● **TEXTO MOSTRADO**
##########

Este último mes, con la agenda televisiva centrada en los dos casos de mediáticos implicados en acusaciones de paidofilia pensé que era una suerte que en estos momentos me estuviera ganando la vida de otra manera. Habría sido muy difícil hacer equilibrio entre no querer participar de un linchamiento público y meter matices en un delito tan tremendo como el abuso sexual de un menor de edad.
Sin embargo, algo hay que decir. Las discusiones fuertes tienden a posiciones sin matices: esto o lo otro, nada intermedio, no hay lugar para zonas grises. El problema es que algunas de estas polémicas involucran procesos biológicos, que se caracterizan justamente por su carácter indeterminado, ambiguo. Las clasificaciones tajantes son producto de la cultura: los procesos biológicos no se enteran y van mutando de una cosa a la otra sin que el salto sea puntual.
El ejemplo paradigmático es el del aborto. La discusión está dada en términos tan excluyentes que cada bando acusa al otro de cometer asesinatos, ya sea de nonatos o de mujeres que abortan en condiciones sanitarias indignas. Las preguntas que van surgiendo son esencialistas: ¿En qué momento comienza la vida? ¿En qué momento ese embrión se convierte en una persona portadora de derechos? Contrariamente a lo que se supone y se predica, la ciencia no tiene respuestas a esas preguntas, no tiene nada que decir al respecto. La ciencia puede describir el proceso magníficamente, hasta al nivel molecular. Lo que no puede es hacerse cargo de definiciones culturales como “vida” o “persona”. Cuando en una de estas discusiones escuchen que alguno de los polemistas apela a “La ciencia dice…” lleven sus manos a los bolsillos.
Un embarazo perdido a los pocos días no es visto por los grupos provida como la muerte de una persona. En el otro extremo, pocos pensarían que un feto de ocho meses y medio puede ser eliminado como si fuera una fibrosis. Ambos bandos entienden a su pesar de que se trata de una cuestión gradual, sólo que no se ponen de acuerdo en cuál es el momento en que las cosas se ponen inaceptables.
Cuando el proceso actúa con cambios infinitesimales es muy arbitrario determinar un punto en el tiempo que determine que las cosas son de una manera antes y muy distintas inmediatamente después. Hasta acá no es persona, después sí. Estas moléculas no son vida, justo estas sí. Los bandos en disputa actúan como si ese punto arbitrario estuviera escrito en el cielo. No estará escrito por una mano divina pero debe ser puesto negro sobre blanco por la ley. Allí no hay sutilezas ni variaciones entre los distintos individuos, los plazos tienen que ser explícitos y correr para todos. En este sentido, la legislación argentina es similar a la del famoso fallo Roe vs Wade, de la Suprema Corte de los EE. UU., recientemente anulado: estipula distintas responsabilidades respecto del feto según se esté en cada uno de los tres trimestres de un embarazo. La no punición de un aborto efectuado en el primer trimestre es (era en EE. UU.) la norma.

##########

● **Fragmentos de datos de preguntas espaciales**
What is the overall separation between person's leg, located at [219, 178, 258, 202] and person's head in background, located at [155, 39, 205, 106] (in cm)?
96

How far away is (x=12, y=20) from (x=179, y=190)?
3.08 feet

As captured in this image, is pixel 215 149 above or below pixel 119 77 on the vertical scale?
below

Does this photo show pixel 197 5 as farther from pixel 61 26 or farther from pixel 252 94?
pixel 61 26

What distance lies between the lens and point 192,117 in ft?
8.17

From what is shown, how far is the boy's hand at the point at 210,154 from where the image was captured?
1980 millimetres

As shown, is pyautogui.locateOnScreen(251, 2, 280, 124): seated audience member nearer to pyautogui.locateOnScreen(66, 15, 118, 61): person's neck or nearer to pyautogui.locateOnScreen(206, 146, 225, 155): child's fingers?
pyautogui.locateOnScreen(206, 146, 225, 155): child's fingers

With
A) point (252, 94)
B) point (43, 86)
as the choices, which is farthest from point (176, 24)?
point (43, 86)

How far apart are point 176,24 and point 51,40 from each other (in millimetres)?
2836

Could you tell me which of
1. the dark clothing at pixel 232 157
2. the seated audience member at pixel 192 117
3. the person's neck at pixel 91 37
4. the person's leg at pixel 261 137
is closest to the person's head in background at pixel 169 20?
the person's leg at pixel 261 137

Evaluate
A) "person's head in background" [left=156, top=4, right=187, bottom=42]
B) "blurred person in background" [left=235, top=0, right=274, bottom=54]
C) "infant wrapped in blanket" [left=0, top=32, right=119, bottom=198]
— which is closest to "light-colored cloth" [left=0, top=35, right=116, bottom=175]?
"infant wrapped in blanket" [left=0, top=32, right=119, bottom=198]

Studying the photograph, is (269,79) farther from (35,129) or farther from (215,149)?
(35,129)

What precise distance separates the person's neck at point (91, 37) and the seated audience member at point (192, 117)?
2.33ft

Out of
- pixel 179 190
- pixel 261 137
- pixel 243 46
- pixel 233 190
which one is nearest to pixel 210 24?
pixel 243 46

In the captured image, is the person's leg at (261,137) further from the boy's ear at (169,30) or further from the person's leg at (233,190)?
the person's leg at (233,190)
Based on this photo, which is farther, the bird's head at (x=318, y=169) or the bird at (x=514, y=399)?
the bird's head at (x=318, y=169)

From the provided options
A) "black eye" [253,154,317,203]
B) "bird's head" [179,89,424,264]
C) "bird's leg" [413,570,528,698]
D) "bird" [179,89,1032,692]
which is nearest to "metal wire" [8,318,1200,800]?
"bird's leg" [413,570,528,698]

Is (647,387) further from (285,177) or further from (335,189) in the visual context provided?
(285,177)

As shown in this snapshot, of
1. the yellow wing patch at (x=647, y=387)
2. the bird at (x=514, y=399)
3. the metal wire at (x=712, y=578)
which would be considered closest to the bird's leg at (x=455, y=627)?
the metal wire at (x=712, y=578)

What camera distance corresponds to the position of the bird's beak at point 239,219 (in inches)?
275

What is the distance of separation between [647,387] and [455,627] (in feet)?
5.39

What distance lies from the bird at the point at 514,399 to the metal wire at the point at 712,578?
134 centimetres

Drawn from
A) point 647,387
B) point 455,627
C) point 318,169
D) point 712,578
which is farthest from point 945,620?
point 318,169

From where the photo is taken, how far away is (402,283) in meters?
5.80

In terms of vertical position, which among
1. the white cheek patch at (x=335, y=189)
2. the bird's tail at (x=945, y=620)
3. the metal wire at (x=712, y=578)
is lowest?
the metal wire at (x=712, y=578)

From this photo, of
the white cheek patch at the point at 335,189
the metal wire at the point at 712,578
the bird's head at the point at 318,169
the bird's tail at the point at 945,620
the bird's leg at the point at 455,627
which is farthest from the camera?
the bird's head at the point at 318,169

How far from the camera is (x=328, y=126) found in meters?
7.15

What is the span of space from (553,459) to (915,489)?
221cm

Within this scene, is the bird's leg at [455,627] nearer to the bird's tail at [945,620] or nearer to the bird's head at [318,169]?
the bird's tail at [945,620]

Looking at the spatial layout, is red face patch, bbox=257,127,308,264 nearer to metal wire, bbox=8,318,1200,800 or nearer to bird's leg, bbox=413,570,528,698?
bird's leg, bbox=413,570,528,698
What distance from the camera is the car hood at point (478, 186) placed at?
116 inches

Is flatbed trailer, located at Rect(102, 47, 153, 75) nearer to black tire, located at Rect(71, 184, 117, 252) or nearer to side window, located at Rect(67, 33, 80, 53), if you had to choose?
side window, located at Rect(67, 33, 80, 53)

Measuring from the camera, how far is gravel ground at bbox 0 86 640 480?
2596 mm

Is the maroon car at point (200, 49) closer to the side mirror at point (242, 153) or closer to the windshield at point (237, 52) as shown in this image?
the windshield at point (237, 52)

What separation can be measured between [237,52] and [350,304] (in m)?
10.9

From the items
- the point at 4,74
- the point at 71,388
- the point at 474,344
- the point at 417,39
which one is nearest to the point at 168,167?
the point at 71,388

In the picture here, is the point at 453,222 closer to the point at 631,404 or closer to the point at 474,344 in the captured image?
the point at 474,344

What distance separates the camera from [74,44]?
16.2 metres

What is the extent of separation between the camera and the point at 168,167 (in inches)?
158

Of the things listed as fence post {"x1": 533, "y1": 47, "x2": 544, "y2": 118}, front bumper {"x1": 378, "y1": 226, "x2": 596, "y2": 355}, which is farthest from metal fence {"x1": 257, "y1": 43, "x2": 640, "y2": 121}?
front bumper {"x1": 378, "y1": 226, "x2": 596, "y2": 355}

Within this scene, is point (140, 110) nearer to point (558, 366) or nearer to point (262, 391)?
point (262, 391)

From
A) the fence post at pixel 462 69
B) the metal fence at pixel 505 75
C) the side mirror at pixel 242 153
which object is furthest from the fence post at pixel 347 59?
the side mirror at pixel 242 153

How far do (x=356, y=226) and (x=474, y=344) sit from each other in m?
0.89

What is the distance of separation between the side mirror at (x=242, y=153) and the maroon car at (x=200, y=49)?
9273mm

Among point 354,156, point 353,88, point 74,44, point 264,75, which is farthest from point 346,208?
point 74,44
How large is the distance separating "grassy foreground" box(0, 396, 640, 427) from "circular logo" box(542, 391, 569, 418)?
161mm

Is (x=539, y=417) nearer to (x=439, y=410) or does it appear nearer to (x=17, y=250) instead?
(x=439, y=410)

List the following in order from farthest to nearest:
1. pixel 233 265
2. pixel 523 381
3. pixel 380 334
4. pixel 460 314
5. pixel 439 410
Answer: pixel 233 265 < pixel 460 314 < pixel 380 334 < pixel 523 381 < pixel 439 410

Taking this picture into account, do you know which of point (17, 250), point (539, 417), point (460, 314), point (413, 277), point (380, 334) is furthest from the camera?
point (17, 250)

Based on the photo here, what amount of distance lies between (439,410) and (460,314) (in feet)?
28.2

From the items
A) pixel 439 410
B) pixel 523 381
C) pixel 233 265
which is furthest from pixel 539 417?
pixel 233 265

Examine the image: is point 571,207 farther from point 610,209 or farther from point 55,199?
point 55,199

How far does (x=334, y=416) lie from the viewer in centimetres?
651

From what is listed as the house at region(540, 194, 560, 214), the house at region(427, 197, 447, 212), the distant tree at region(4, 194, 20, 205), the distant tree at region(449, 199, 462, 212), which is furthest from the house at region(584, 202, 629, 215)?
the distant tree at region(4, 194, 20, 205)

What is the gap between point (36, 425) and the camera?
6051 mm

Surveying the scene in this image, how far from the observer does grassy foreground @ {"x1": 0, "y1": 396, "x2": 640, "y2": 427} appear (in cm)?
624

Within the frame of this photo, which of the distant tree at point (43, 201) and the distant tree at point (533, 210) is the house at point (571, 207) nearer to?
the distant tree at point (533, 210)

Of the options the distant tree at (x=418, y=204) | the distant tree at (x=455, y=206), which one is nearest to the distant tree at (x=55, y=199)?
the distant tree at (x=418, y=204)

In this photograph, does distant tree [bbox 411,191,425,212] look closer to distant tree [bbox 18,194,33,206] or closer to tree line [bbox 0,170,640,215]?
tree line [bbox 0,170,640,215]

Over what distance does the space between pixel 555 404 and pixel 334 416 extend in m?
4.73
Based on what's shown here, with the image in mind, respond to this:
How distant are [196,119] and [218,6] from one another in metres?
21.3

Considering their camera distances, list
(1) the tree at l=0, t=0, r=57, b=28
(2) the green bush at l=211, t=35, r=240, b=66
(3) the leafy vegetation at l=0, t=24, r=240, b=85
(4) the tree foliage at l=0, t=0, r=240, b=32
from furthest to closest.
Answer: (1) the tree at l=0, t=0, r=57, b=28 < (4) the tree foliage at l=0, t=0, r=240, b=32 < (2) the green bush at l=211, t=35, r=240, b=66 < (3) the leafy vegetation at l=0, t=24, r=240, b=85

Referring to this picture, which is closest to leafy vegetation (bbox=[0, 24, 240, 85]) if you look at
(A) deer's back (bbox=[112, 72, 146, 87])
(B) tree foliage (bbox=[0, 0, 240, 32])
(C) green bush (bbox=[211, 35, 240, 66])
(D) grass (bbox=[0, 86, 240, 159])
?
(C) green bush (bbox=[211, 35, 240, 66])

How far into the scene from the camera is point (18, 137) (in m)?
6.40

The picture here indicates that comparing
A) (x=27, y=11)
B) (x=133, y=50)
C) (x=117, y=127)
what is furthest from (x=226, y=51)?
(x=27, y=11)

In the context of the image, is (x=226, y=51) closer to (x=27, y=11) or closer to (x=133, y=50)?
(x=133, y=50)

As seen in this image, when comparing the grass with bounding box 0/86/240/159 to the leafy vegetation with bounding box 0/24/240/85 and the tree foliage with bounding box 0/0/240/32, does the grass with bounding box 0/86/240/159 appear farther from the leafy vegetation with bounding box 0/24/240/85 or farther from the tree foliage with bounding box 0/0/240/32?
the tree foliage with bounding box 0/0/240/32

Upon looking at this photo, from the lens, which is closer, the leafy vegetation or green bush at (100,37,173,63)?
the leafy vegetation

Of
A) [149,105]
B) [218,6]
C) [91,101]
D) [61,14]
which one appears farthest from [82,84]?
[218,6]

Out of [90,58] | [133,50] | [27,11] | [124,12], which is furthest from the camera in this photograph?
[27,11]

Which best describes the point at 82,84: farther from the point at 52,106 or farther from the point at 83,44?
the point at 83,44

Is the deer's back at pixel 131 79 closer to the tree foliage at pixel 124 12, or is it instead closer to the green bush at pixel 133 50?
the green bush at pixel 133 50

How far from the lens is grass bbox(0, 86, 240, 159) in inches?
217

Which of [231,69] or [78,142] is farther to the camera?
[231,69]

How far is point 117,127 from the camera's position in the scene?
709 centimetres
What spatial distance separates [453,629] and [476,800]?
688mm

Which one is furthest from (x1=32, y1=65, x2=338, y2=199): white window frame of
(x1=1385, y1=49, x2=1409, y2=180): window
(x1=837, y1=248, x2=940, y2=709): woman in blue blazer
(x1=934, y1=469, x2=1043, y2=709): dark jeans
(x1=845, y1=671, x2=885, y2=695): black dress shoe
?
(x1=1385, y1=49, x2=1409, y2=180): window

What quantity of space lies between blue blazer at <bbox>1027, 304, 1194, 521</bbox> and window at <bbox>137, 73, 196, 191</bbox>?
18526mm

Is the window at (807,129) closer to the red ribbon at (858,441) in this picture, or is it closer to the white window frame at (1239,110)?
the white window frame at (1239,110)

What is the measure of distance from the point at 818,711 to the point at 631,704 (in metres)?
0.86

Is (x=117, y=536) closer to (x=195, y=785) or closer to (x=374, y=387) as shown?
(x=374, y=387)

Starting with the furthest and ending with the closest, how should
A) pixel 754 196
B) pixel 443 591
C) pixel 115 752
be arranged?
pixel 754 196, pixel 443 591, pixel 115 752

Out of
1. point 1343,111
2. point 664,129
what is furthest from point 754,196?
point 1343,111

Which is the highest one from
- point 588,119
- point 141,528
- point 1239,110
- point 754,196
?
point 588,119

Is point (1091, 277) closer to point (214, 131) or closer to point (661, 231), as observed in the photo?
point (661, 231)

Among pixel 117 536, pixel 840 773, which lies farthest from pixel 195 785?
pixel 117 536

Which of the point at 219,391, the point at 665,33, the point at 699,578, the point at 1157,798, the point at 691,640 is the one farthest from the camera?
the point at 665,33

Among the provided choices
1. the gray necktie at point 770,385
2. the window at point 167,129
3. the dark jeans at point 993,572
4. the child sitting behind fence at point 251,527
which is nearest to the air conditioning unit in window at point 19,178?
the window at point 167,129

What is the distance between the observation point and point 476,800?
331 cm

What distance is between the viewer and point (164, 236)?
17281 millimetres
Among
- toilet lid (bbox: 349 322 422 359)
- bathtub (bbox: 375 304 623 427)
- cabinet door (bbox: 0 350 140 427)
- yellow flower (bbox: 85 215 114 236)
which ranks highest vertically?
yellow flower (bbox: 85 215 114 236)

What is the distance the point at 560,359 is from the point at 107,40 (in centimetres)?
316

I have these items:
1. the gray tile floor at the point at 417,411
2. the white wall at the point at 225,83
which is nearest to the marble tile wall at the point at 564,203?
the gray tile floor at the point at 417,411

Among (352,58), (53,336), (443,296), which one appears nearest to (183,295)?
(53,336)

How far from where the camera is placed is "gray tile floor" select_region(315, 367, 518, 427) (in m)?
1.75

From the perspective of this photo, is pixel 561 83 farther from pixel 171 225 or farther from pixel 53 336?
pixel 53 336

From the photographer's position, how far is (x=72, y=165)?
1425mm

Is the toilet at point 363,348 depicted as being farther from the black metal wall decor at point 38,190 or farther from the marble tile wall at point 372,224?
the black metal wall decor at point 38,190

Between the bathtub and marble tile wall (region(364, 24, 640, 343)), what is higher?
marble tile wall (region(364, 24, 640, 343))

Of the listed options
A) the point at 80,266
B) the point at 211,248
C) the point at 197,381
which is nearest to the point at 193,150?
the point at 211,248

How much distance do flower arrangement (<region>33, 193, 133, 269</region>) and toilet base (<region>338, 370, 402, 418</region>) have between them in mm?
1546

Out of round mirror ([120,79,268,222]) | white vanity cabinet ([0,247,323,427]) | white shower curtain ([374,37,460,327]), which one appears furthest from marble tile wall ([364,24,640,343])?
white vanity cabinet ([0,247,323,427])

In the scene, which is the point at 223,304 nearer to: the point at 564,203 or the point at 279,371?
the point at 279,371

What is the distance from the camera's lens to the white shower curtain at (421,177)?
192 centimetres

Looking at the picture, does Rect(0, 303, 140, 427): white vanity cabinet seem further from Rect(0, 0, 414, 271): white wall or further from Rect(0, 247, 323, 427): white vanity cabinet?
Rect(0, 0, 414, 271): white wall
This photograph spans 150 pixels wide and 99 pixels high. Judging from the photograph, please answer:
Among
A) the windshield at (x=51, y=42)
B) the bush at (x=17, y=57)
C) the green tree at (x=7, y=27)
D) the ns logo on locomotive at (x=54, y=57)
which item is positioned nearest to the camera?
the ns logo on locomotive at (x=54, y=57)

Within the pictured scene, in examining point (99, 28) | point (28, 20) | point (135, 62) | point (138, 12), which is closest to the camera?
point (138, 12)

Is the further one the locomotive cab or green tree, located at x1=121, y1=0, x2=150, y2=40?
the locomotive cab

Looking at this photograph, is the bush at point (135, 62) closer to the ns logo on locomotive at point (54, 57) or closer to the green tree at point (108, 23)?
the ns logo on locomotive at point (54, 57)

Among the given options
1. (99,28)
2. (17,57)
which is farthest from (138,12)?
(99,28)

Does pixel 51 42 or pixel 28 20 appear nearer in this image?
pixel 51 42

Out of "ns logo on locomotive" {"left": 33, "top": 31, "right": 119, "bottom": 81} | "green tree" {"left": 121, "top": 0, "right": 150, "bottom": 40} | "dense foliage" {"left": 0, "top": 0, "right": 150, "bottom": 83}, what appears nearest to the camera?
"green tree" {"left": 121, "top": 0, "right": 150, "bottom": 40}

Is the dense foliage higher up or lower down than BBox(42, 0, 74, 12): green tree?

##########

● **ACCIONES A REALIZAR**
**A)** ¿Qué expresiones del texto sobre las zonas grises señalan un momento o período del embarazo? Enuméralas todas.
**B)** Cita todo el pasaje del texto sobre las zonas grises que va desde "Este último mes, con" hasta "menor de edad.".
**C)** ¿Con qué fallo de la Suprema Corte de los EE. UU. compara el texto sobre las zonas grises la legislación argentina?

● **RESPUESTAS EN ORDEN**
**A)**
- a los pocos días
- ocho meses y medio
- tres trimestres
- primer trimestre

**B)**
Este último mes, con la agenda televisiva centrada en los dos casos de mediáticos implicados en acusaciones de paidofilia pensé que era una suerte que en estos momentos me estuviera ganando la vida de otra manera. Habría sido muy difícil hacer equilibrio entre no querer participar de un linchamiento público y meter matices en un delito tan tremendo como el abuso sexual de un menor de edad.

**C)** Con el fallo Roe vs Wade.